Building Ensembles of Audio and Lyrics Features to Improve Musical Genre Classification

R. Mayer, A. Rauber:
"Building Ensembles of Audio and Lyrics Features to Improve Musical Genre Classification";
Vortrag: International Conference on Distributed Framework&Applications (DFmA'10), Yogyakarta; 02.08.2010 - 03.08.2010; in:"Proceedings of the International Conference on Distributed Framework&Applications (DFmA'10)", (2010), ISBN: 978-602-9747-9-0-4; S. 165 - 170.

[ Publication Database ]

Abstract:


Digital audio is an increasingly spread medium, and for many consumers, it has become the major form of distribution and storage of music. Especially for portable and mobile devices, digital audio has become almost the singular manifestation. Numerous on-line music stores, which account for a growing share of the total record sales, underline this trend.
However, with their ever-growing size, effectively and efficiently handling both private and commercial collections becomes increasingly difficult. There is therefore a need for computer algorithms that can understand and interpret different characteristics of music, so that they can subsequently assist a user by organising music collections or recommending certain pieces of music.

Music is an inherently multi-modal type of data, and the lyrics associated with the music are as essential to the reception and the message of a song as the audio itself. Often, album covers are carefully designed by artists to convey a message consistent with the music and image of a band.

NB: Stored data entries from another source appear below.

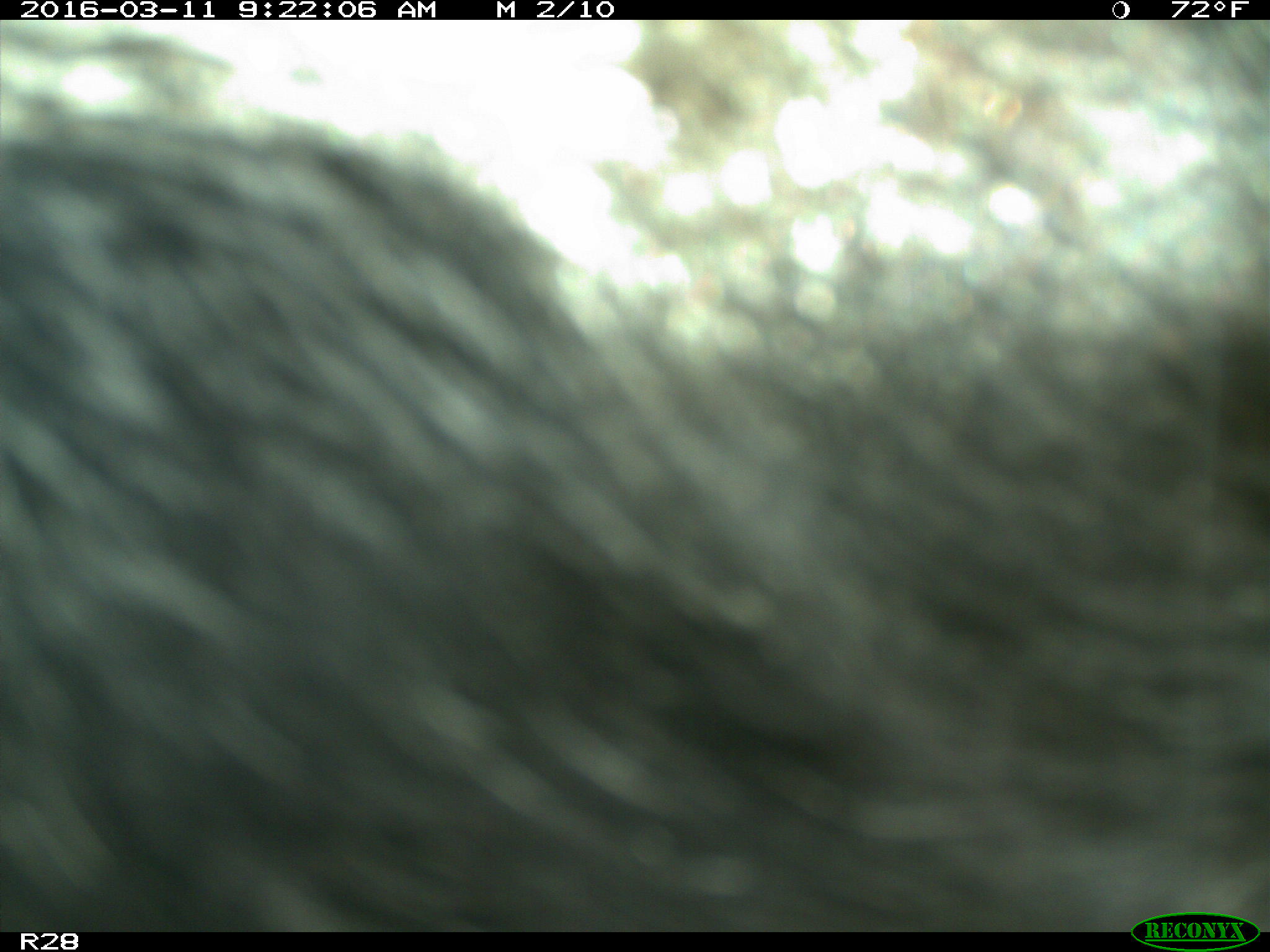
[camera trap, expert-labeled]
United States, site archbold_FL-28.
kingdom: Animalia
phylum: Chordata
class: Mammalia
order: Artiodactyla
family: Bovidae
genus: Bos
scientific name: Bos taurus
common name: domestic cow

Music videos, fan sites and other sources of information add to that in a coherent manner.

However, there is often a focus on utilising the audio information only.
In this paper, we thus explore the lyrics domain of music, and investigate how the information obtained from lyrics can be combined with the acoustic domain. We evaluate our approach by means of musical genre classification, a common task in music information retrieval.
Advancing over our previous work that successfully showed improvements with simple feature fusion by combining representations obtained from lyrics and audio, we apply a more sophisticated machine learning technique, namely ensemble classification.
The experiments on our test collections show that the approach is always superior to the best choice of a single classification algorithm on a single feature set. Moreover, it releases the user from making this choice explicitly.